Two Tales of Persona in LLMs: A Survey of Role-Playing and Personalization

Paper · arXiv 2406.01171 · Published June 3, 2024
Personalization (General)Role-Play and Persona BehaviorPersonas and Personality

The concept of persona, originally adopted in dialogue literature, has re-surged as a promising framework for tailoring large language models (LLMs) to specific context (e.g., personalized search, LLM-as-a-judge). However, the growing research on leveraging persona in LLMs is relatively disorganized and lacks a systematic taxonomy. To close the gap, we present a comprehensive survey to categorize the current state of the field. We identify two lines of research, namely (1) LLM Role-Playing, where personas are assigned to LLMs, and (2) LLM Personalization, where LLMs take care of user personas. Additionally, we introduce existing methods for LLM personality evaluation. To the best of our knowledge, we present the first survey for role-playing and personalization in LLMs under the unified view of persona. We continuously maintain a paper collection to foster future endeavors.

Introduction.
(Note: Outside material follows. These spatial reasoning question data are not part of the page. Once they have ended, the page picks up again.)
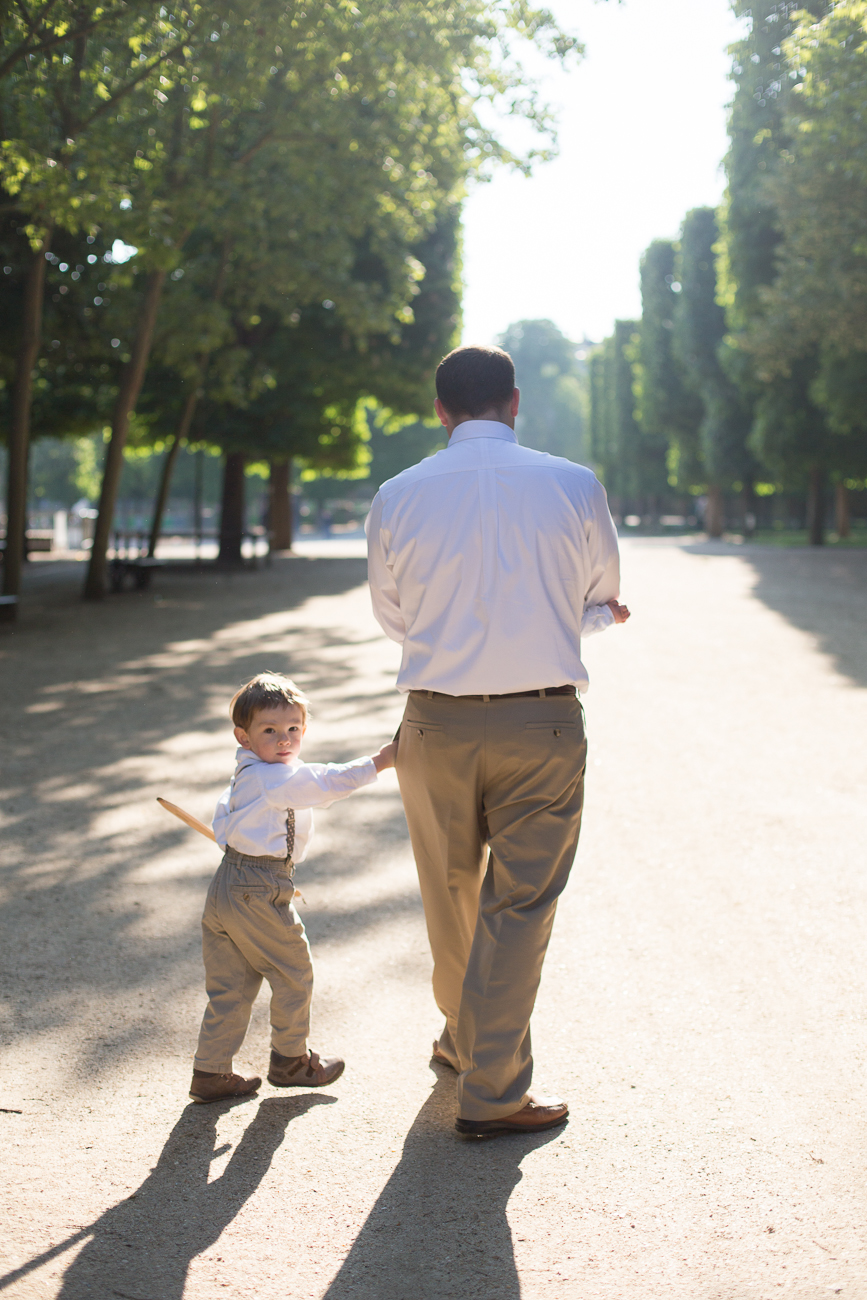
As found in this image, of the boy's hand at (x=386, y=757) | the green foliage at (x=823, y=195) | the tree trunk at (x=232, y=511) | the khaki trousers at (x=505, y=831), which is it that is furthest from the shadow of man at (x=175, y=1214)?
the tree trunk at (x=232, y=511)

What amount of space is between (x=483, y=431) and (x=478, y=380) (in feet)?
0.46

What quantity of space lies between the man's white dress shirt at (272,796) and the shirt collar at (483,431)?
2.89 feet

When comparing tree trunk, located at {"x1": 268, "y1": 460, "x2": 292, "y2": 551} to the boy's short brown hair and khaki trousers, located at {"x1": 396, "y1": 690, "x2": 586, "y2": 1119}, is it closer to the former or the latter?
the boy's short brown hair

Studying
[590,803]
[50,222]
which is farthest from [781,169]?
[590,803]

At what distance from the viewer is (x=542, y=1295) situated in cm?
256

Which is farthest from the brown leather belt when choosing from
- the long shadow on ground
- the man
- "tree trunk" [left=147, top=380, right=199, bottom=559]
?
"tree trunk" [left=147, top=380, right=199, bottom=559]

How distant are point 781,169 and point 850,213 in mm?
2904

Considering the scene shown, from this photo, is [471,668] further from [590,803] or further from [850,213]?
[850,213]

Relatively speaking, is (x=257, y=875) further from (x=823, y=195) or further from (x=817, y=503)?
(x=817, y=503)

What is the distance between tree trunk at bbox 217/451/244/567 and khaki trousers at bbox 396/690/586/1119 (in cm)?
2717

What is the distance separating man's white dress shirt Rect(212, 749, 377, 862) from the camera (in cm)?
337

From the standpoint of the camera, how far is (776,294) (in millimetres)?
23109

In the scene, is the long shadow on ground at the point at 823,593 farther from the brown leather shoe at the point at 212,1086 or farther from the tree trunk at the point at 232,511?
the tree trunk at the point at 232,511

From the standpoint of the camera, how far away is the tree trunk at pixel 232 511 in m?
30.2
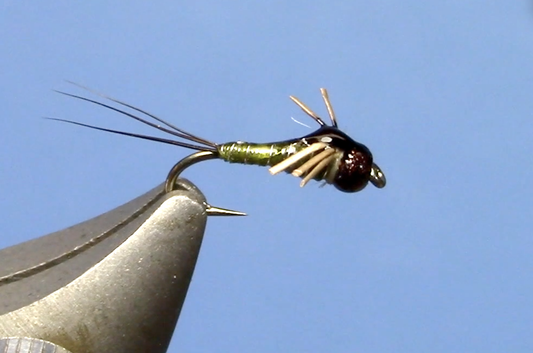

The striking capabilities of large language models (LLMs), exemplified by ChatGPT (OpenAI, 2022), have significantly advanced the field of natural language processing (NLP; Wei et al., 2023; Madaan et al., 2024; Shinn et al., 2024). Recently, in addition to using LLMs as NLP task solvers or general-purpose chatbots, the question of how to adapt LLMs for specific context has received great attention. To this end, leveraging personas has resurfaced as an ideal lens for adapting LLMs in target scenarios (Chen et al., 2023a, 2024). By incorporating personas, LLMs can generate more contextually appropriate responses, maximizing their utility and effectiveness for specific applications. However, the growing literature on persona in the LLM era is relatively disorganized, lacking a unifying overview. In this paper, we aim to close the gap by offering a comprehensive survey and a systematic categorization of existing studies. Specifically, we divide current research into two main streams, namely LLM Role-Playing and LLM Personalization, as illustrated in Figure 1.

Discussion / Conclusion. As LLM personalization continues to advance in education domains, individuals could easily access personalized educational contents, lecture materials, and receive affordable tutoring, largely benefiting minority groups with limited resources. However, the concern of polarizing trends might arise, where the privileged group enjoys private tutors and underrepresented individuals only have access to LLM-powered supports (Li et al., 2023c). Also, personalized LLMs for healthcare could potentially be widely integrated into clinical scenarios, mental health assessments, or prescribed therapeutic treatments in the near future, where critical questions such as legal considerations of the liability associated with these personalized systems needs careful considerations (Swift and Allen, 2010). As discussed in (§4), though methods for LLM personality evaluation have been proposed, there still lacks a unifying understanding of how to quantify personality in LLMs (Fang et al., 2023). Song et al. (2024); Jiang et al. (2024) also show that LLMs sometimes do not hold consistent personalities.